#### Фрагмент страницы

Страница 33 из 47
И вот чем все обернулось восемь лет спустя:
«Слышал, что Семашко живет вовсю, как все, и даже валоводится с актрисами: вот и конец революционного человека и подвига! Все достигнуто, живи, пожинай и благоденствуй. Скоро, наверное, эти фигуры ожиревших большевиков вытравят из жизни все хорошее, даже из воспоминаний о святых революционерах»;
«Балерины, актрисы и машинистки разложили революцию. Революционерам-большевикам, как женщинам бальзаковского возраста, вдруг жить захотелось! И все очень понятно и простительно, только смешно, когда сравнишь, чего хотел большевик и чем удовлетворился».
Середина двадцатых вообще оказалась для Пришвина временем своеобразного ревизионизма, переоценки ценностей, но не в отчаянном, надрывном ключе, как в годы революции и гражданской войны, и не в плане омещанивания, как у вчерашних революционеров, а в деле углубления, созидания, нового осмысления жизни.
«Весь ужас русской жизни состоял в том, что каждый из нас (революционеров, интеллигентов) отрекался от себя самого, жертвовал творчеством ради гражданского долга. Это была слепая Голгофа, совершенно такая же, как Голгофа бессознательных солдат на войне».

########

■ **Порядок выполнения**
1) Чем, согласно отрывку о Пришвине, оказалась для него середина двадцатых?
2) Перепечатайте из отрывка о Пришвине часть текста между словами «Середина двадцатых вообще» и «нового осмысления жизни.», включая их.

#### Исходные данные

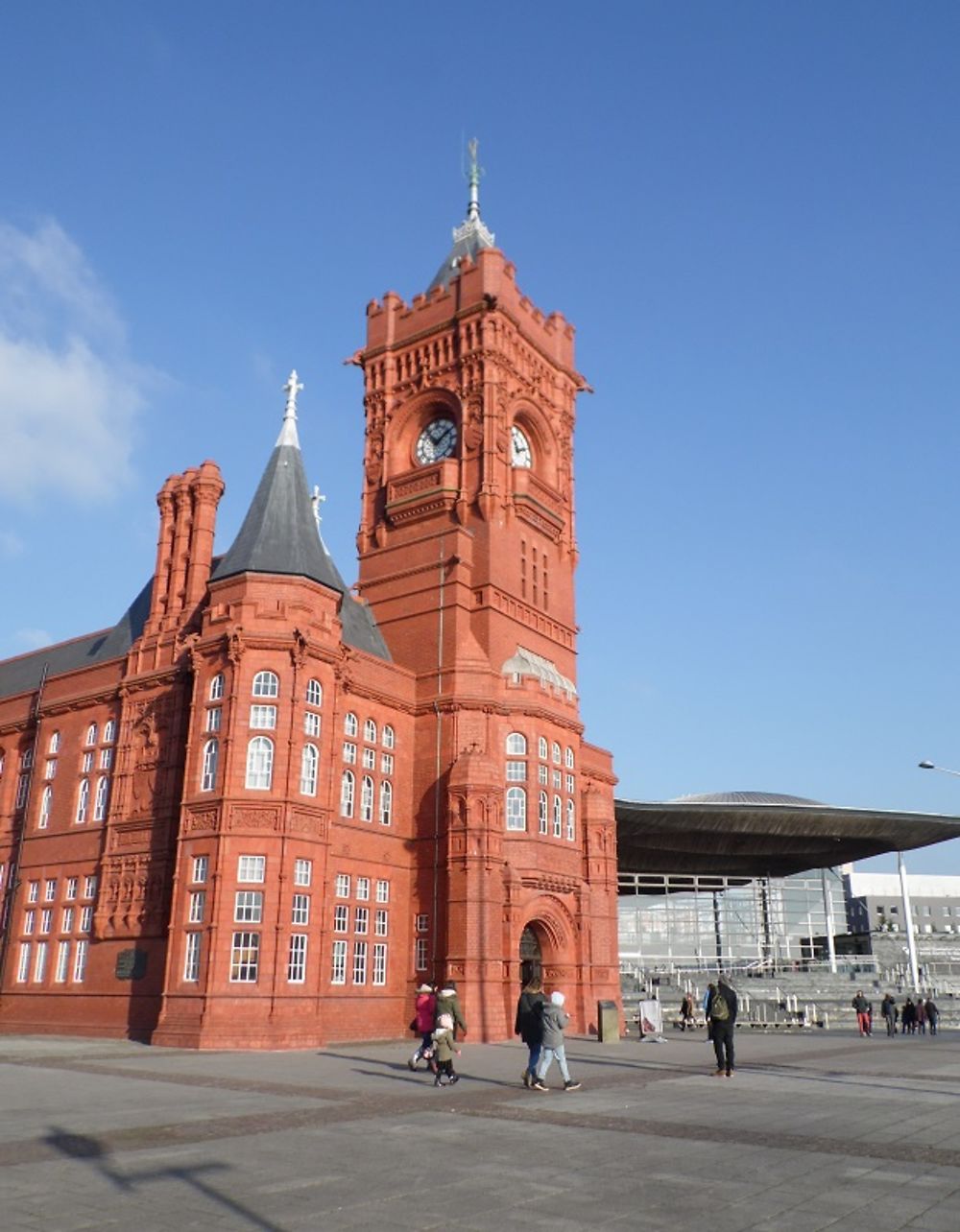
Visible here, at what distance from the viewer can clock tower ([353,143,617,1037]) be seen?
3922 cm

########

■ **Ответы по заданиям**
1) Временем своеобразного ревизионизма, переоценки ценностей.

2)
Середина двадцатых вообще оказалась для Пришвина временем своеобразного ревизионизма, переоценки ценностей, но не в отчаянном, надрывном ключе, как в годы революции и гражданской войны, и не в плане омещанивания, как у вчерашних революционеров, а в деле углубления, созидания, нового осмысления жизни.